▶ **EXERCISE INPUT**:

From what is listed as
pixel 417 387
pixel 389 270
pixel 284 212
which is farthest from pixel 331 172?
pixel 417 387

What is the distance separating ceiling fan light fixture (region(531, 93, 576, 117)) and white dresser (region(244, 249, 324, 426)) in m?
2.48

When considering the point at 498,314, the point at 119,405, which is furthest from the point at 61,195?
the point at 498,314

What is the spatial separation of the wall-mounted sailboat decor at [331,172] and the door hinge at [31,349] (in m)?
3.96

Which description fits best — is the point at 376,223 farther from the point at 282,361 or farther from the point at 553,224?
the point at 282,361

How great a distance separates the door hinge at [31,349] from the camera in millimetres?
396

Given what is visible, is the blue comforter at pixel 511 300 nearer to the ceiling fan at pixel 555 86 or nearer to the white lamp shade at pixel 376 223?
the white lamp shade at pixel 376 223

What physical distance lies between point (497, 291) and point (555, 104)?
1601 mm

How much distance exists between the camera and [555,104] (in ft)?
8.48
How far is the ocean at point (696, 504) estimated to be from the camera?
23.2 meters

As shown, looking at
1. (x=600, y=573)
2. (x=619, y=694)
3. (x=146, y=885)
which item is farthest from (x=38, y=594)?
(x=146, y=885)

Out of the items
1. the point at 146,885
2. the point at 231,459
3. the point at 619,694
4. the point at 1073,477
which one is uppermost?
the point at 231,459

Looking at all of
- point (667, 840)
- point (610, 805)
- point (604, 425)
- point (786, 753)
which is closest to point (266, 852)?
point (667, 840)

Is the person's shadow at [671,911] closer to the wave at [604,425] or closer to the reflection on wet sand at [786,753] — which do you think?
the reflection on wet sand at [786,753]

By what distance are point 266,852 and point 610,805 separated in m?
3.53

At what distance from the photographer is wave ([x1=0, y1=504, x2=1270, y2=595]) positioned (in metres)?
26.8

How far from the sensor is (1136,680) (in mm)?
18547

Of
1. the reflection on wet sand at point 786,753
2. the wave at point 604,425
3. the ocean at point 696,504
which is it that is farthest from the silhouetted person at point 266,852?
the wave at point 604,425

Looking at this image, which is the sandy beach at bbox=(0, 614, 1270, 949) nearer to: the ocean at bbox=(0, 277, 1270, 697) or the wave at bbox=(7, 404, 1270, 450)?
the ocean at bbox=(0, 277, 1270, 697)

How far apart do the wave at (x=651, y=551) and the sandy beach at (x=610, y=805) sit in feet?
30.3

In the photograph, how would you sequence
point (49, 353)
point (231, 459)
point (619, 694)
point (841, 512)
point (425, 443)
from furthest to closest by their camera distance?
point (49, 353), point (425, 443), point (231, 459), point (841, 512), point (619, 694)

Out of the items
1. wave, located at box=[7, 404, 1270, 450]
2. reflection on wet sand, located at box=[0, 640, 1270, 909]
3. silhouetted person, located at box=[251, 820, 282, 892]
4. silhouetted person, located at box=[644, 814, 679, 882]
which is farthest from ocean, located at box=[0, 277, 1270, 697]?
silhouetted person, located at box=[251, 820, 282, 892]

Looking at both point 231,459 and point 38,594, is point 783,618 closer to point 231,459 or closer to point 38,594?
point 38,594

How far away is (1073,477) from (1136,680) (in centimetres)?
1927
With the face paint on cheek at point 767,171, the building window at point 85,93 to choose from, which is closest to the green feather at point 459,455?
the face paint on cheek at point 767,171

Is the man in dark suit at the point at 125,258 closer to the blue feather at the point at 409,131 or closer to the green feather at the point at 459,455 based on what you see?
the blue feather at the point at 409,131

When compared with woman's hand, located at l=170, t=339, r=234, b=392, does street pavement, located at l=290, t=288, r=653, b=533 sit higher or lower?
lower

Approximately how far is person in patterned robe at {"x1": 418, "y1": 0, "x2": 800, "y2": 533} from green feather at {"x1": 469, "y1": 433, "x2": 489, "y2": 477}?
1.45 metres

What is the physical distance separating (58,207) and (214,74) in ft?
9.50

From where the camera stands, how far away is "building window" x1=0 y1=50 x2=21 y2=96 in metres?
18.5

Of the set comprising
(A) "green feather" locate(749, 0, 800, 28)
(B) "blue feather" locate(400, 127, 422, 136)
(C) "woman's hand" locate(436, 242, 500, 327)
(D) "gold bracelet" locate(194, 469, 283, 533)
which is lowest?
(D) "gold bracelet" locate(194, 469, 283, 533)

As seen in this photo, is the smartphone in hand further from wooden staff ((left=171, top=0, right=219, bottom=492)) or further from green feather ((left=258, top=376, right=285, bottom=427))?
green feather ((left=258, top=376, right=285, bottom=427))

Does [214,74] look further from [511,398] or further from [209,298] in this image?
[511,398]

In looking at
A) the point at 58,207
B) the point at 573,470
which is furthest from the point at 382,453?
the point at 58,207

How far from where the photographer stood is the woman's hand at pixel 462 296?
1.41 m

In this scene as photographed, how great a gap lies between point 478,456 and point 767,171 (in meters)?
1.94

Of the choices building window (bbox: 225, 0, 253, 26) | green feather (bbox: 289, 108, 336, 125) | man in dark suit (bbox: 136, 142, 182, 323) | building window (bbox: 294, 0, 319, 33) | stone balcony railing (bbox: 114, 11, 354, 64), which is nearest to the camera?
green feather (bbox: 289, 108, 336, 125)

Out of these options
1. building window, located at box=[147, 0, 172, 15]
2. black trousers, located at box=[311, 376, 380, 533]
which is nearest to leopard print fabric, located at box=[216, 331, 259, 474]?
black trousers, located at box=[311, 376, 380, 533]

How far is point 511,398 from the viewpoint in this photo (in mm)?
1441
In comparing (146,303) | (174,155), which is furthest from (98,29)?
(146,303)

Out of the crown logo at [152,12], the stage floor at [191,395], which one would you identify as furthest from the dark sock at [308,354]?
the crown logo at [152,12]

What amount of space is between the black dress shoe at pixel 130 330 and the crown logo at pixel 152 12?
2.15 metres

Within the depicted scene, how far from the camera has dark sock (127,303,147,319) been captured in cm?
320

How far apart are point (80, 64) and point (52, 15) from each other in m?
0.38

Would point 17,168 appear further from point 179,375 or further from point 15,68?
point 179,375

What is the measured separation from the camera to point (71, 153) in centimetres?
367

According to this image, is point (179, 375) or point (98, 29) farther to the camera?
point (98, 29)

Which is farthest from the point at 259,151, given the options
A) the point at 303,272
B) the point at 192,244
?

▶ **WORK REQUIRED**: Write out every one of the lines above word for word, from the first to the last.

▶ **FINISHED TASK**:
From what is listed as
pixel 417 387
pixel 389 270
pixel 284 212
which is farthest from pixel 331 172?
pixel 417 387

What is the distance separating ceiling fan light fixture (region(531, 93, 576, 117)) and white dresser (region(244, 249, 324, 426)) in m?
2.48

When considering the point at 498,314, the point at 119,405, which is furthest from the point at 61,195?
the point at 498,314

What is the spatial separation of the wall-mounted sailboat decor at [331,172] and the door hinge at [31,349] (in m)?
3.96

Which description fits best — is the point at 376,223 farther from the point at 282,361 or farther from the point at 553,224?
the point at 282,361

How great a distance separates the door hinge at [31,349] from the camera in millimetres?
396

Given what is visible, is the blue comforter at pixel 511 300 nearer to the ceiling fan at pixel 555 86 or nearer to the white lamp shade at pixel 376 223?
the white lamp shade at pixel 376 223

What physical distance lies between point (497, 291) and point (555, 104)?
1601 mm

How much distance exists between the camera and [555,104] (in ft)?
8.48
How far is the ocean at point (696, 504) estimated to be from the camera?
23.2 meters

As shown, looking at
1. (x=600, y=573)
2. (x=619, y=694)
3. (x=146, y=885)
which item is farthest from (x=38, y=594)?
(x=146, y=885)

Out of the items
1. the point at 146,885
2. the point at 231,459
3. the point at 619,694
4. the point at 1073,477
which one is uppermost?
the point at 231,459

Looking at all of
- point (667, 840)
- point (610, 805)
- point (604, 425)
- point (786, 753)
which is closest to point (266, 852)?
point (667, 840)

Is the person's shadow at [671,911] closer to the wave at [604,425] or closer to the reflection on wet sand at [786,753] — which do you think?
the reflection on wet sand at [786,753]

By what distance are point 266,852 and point 610,805 separated in m?
3.53

At what distance from the photographer is wave ([x1=0, y1=504, x2=1270, y2=595]) positioned (in metres)?
26.8

How far from the sensor is (1136,680) (in mm)?
18547

Of
1. the reflection on wet sand at point 786,753
2. the wave at point 604,425
3. the ocean at point 696,504
which is it that is farthest from the silhouetted person at point 266,852?
the wave at point 604,425

Looking at this image, which is the sandy beach at bbox=(0, 614, 1270, 949) nearer to: the ocean at bbox=(0, 277, 1270, 697) or the wave at bbox=(7, 404, 1270, 450)?
the ocean at bbox=(0, 277, 1270, 697)

How far apart do the wave at (x=651, y=551) and the sandy beach at (x=610, y=805) sit in feet?
30.3

In the photograph, how would you sequence
point (49, 353)
point (231, 459)
point (619, 694)
point (841, 512)
point (425, 443)
from furthest to closest by their camera distance?
point (49, 353), point (425, 443), point (231, 459), point (841, 512), point (619, 694)

Out of the items
1. wave, located at box=[7, 404, 1270, 450]
2. reflection on wet sand, located at box=[0, 640, 1270, 909]
3. silhouetted person, located at box=[251, 820, 282, 892]
4. silhouetted person, located at box=[644, 814, 679, 882]
which is farthest from ocean, located at box=[0, 277, 1270, 697]?
silhouetted person, located at box=[251, 820, 282, 892]

Looking at both point 231,459 and point 38,594, is point 783,618 closer to point 231,459 or closer to point 38,594?
point 38,594

How far away is (1073,477) from (1136,680) (in centimetres)?
1927
With the face paint on cheek at point 767,171, the building window at point 85,93 to choose from, which is closest to the green feather at point 459,455?
the face paint on cheek at point 767,171

Is the man in dark suit at the point at 125,258 closer to the blue feather at the point at 409,131 or closer to the green feather at the point at 459,455 based on what you see?
the blue feather at the point at 409,131

When compared with woman's hand, located at l=170, t=339, r=234, b=392, does street pavement, located at l=290, t=288, r=653, b=533 sit higher or lower?
lower

Approximately how far is person in patterned robe at {"x1": 418, "y1": 0, "x2": 800, "y2": 533} from green feather at {"x1": 469, "y1": 433, "x2": 489, "y2": 477}?
1.45 metres

What is the physical distance separating (58,207) and (214,74) in ft?
9.50

From where the camera stands, how far away is "building window" x1=0 y1=50 x2=21 y2=96 in metres?
18.5

Of the set comprising
(A) "green feather" locate(749, 0, 800, 28)
(B) "blue feather" locate(400, 127, 422, 136)
(C) "woman's hand" locate(436, 242, 500, 327)
(D) "gold bracelet" locate(194, 469, 283, 533)
which is lowest?
(D) "gold bracelet" locate(194, 469, 283, 533)

As seen in this photo, is the smartphone in hand further from wooden staff ((left=171, top=0, right=219, bottom=492)) or further from green feather ((left=258, top=376, right=285, bottom=427))?
green feather ((left=258, top=376, right=285, bottom=427))

Does [214,74] look further from [511,398] or further from [209,298] in this image?
[511,398]

In looking at
A) the point at 58,207
B) the point at 573,470
which is furthest from the point at 382,453?
the point at 58,207

How far from where the photographer stood is the woman's hand at pixel 462 296?
1.41 m

In this scene as photographed, how great a gap lies between point 478,456 and point 767,171 (in meters)?
1.94

Of the choices building window (bbox: 225, 0, 253, 26) | green feather (bbox: 289, 108, 336, 125) | man in dark suit (bbox: 136, 142, 182, 323) | building window (bbox: 294, 0, 319, 33) | stone balcony railing (bbox: 114, 11, 354, 64), which is nearest to the camera?
green feather (bbox: 289, 108, 336, 125)

Out of these options
1. building window, located at box=[147, 0, 172, 15]
2. black trousers, located at box=[311, 376, 380, 533]
which is nearest to leopard print fabric, located at box=[216, 331, 259, 474]?
black trousers, located at box=[311, 376, 380, 533]

How far is point 511,398 from the viewpoint in this photo (in mm)?
1441
In comparing (146,303) | (174,155), which is furthest from (98,29)?
(146,303)

Out of the crown logo at [152,12], the stage floor at [191,395], which one would you identify as furthest from the dark sock at [308,354]?
the crown logo at [152,12]

What amount of space is between the black dress shoe at pixel 130 330 and the crown logo at pixel 152 12?
2.15 metres

Within the depicted scene, how far from the camera has dark sock (127,303,147,319) been captured in cm?
320

How far apart are point (80, 64) and point (52, 15) from each other in m?
0.38

Would point 17,168 appear further from point 179,375 or further from point 15,68?
point 179,375

What is the measured separation from the camera to point (71, 153) in centimetres?
367

According to this image, is point (179, 375) or point (98, 29) farther to the camera?
point (98, 29)

Which is farthest from the point at 259,151, given the options
A) the point at 303,272
B) the point at 192,244
?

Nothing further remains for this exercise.